Selected passage
#####
Apartheid and the Occupation of Palestine

PALESTINE / ISRAEL, 7 November 2011

by John Dugard – Al Jazeera

As the Russell Tribunal convenes to discuss apartheid, Israel has already surpassed South Africa’s racist era.

This week, the Russell Tribunal on Palestine will consider the question of whether Israel’s practices in the occupied Palestinian territory (OPT) constitute the crime of apartheid within the meaning of the 1973 International Convention on the Suppression and Punishment of the Crime of Apartheid. This Convention, which has been incorporated into the Rome Statute of the International Criminal Court, is not confined to apartheid in South Africa. Instead it criminalises, under international law, practices that resemble apartheid.

The Russell Tribunal was initiated in the 1960s by the philosopher Bertrand Russell to examine war crimes committed during the Vietnam War. It has now been revived to consider Israel’s violations of international law. It is not a judicial tribunal, but a tribunal comprising reputable jurors from different countries, that seeks to examine whether Israel has violated international criminal law and should be held accountable.

In essence, the Russell Tribunal is a court of international public opinion. It will hear evidence in Cape Town on the scope of the 1973 Apartheid Convention, on apartheid as practiced in South Africa, on Israeli practices in the OPT, particularly the West Bank, and on the question whether these practices so closely resemble those of apartheid as to bring them within the prohibitions of the 1973 Apartheid Convention. The Israeli government has been invited to testify before the tribunal, but, at this stage, has not replied to the invitation. Most of the evidence will inevitably, therefore, be critical of Israel.

Israel cannot be held accountable for its actions by any international tribunal as it refuses to accept the jurisdiction of either the International Court of Justice or the International Criminal Court. The Russell Tribunal seeks to remedy this weakness in the international system of justice by providing for accountability by a court of international opinion. It does not seek to obstruct the peace process. On the contrary, it wishes to promote it. But there can be no peace without justice. This is a basic principle that Richard Goldstone, who has written an op-ed criticising the Russell Tribunal (Israel and the Apartheid Slander, New York Times, October 31, 2011), has devoted much his life to, as prosecutor before the Yugoslavia Tribunal.
#####
Supplied information
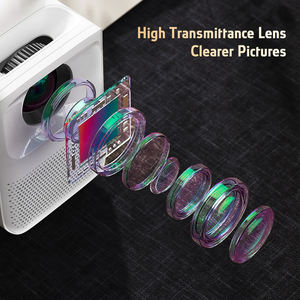 Mini Proyector Más Vendido 1080p <span class=keywords><strong>4K</strong></span> con Altavoces Estéreo HIFI Integrados, Portátil, <span class=keywords><strong>Android</strong></span> LED <span class=keywords><strong>para</strong></span> Cine en Casa, <span class=keywords><strong>Reproductor</strong></span> <span class=keywords><strong>de</strong></span> <span class=keywords><strong>Video</strong></span> Inteligente CRE - Product Image 2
#####
Problem
Could you continue the article above on the Russell Tribunal and apartheid in the occupied Palestinian territory, starting right after its last sentence?

Response
Is it true to say, as Richard Goldstone has argued, that there is no basis for likening Israel’s occupation of the OPT to that of apartheid? Is it true, as he argues, that such suggestions are “pernicious” and “inaccurate”? Or is there substance in these suggestions?

Of course, the regimes of apartheid and occupation are different. Apartheid South Africa was a state that practiced discrimination against its own people. It sought to fragment the country into white South Africa and black Bantustans. Its security laws were used to brutally suppress opposition to apartheid. Israel, on the other hand, is an occupying power that controls a foreign territory and its people under a regime recognised by international law – belligerent occupation.

However, in practice, there is little difference. Both regimes were/are characterised by discrimination, repression and territorial fragmentation (that is, land seizures).

Israel discriminates against Palestinians in the West Bank and East Jerusalem in favour of half a million Israeli settlers. Its restrictions on freedom of movement, manifested in countless humiliating checkpoints, resemble the “pass laws” of apartheid. Its destruction of Palestinian homes resemble the destruction of homes belonging to blacks under apartheid’s Group Areas Act. The confiscation of Palestinian farms under the pretext of building a security wall brings back similar memories. And so on. Indeed, Israel has gone beyond apartheid South Africa in constructing separate (and unequal) roads for Palestinians and settlers.

Apartheid’s security police practiced torture on a large scale. So do the Israeli security forces. There were many political prisoners on Robben Island but there are more Palestinian political prisoners in Israeli jails.

Apartheid South Africa seized the land of blacks for whites. Israel has seized the land of Palestinians for half a million settlers and for the purposes of constructing a security wall within Palestinian territory – both of which are contrary to international law.

Most South Africans who visit the West Bank are struck by the similarities between apartheid and Israel’s practices there. There is sufficient evidence for the Russell Tribunal to conduct a legitimate enquiry into the question whether Israel violates the prohibition of apartheid found in the 1973 Apartheid Convention and the Rome Statute.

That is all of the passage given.